## Extracted text
--*--
The following discusses our results for four types of policies: baseline policies, which do not account for differential network costs; prefetching policies, which attempt to validate cached objects during off-peak that are expected to be used during on-peak; postfetching policies, which delay the retrieval of larger objects requested during on-peak to off-peak; and not fetching policies, which knowingly supply stale cached objects during on-peak times to avoid network costs. These policies were tested with VUW Squid proxy logs collected from 28 February to 12 March 1998.

Baseline Policies

As a baseline for our study, we first examined three caching policies:

  1. Default. This is the default caching policy used by the Squid proxy. It does not differentiate between off- and on-peak times. It uses an adaptive time-to-live based on the age of a cached object to determine if it can be reused or must be validated [7].

  2. Always-Validate. This policy generates an If-Modified-Since Get request for every access of a cached resource. The policy ensures that each served object is up-to-date, but causes a request to the server for every resource access.

  3. No-Cache. This policy assumes that no cache is present and that all requests must be satisfied from the origin server. All served objects are fresh from the server.

Table 3 shows the results for these policies. The table shows a total cost of $194 per average day to use the default policy with cache misses accounting for most of these costs. The table also shows the cost savings due to cached objects that need to be validated, but not retrieved again (ims304) and cache hits. These cost savings are not reflected in the overall cost, but represent the savings compared to having no cache. Note that ims304 responses both incur a cost the for headers returned and a savings for the contents not needing to be retrieved. As expected, the Always-Validate and No-Cache policies show much higher costs, but the policies do ensure that all served objects are up-to-date.

Table 3: Breakdown of Costs for Baseline Policies  
CostsSavings ExtraTotal
Default $4 $6 $0 $183 $63 $16 -- $194
Always-Validate $1 $4 $0 $207 $58 $0 -- $214
No-Cache $0 $0 $0 $273 $0 $0 -- $273

Table 4 shows the number of off- and on-peak bytes used for each of these policies on an average day. As expected, the two alternate policies increase the amount of network traffic during both off- and on-peak times with the Always-Validate policy increasing off-peak network traffic by 11.08MB during off-peak, 25.10MB during on-peak and 36.17MB overall in comparison to the default policy. Examination of the network traffic is important as we compare the sensitivity of different cost reduction policies to different price ratios.
--*--
## Dataset excerpt

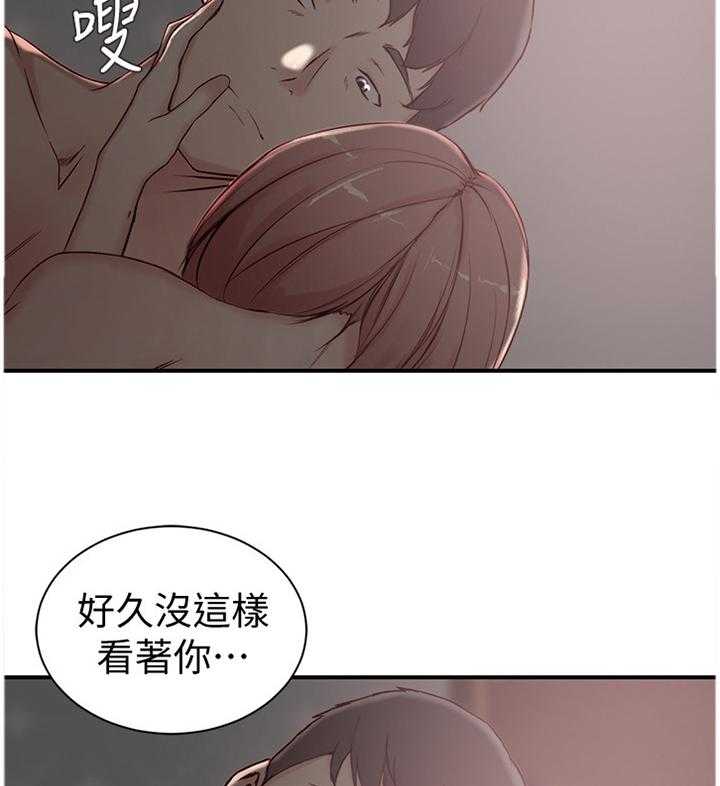 《夺位计谋》第26话 26_姐的过去 第26页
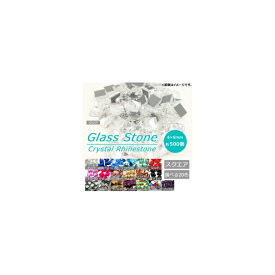 AP ガラスラインストーン 約500個 スクエア キラキラ輝くガラスラインストーン♪ 選べる20カラー AP-TH228-6MM-500 Glass rhinestone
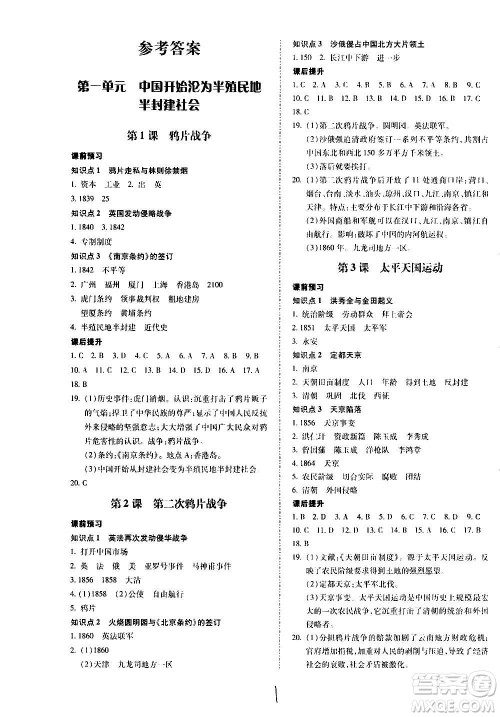 内蒙古少年儿童出版社2020本土攻略历史八年级上册RJ人教版答案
--*--
## Exercise aim
Please list the four types of policies whose results the caching-costs text says it discusses.

## Problem solution
- Baseline policies
- Prefetching policies
- Postfetching policies
- Not fetching policies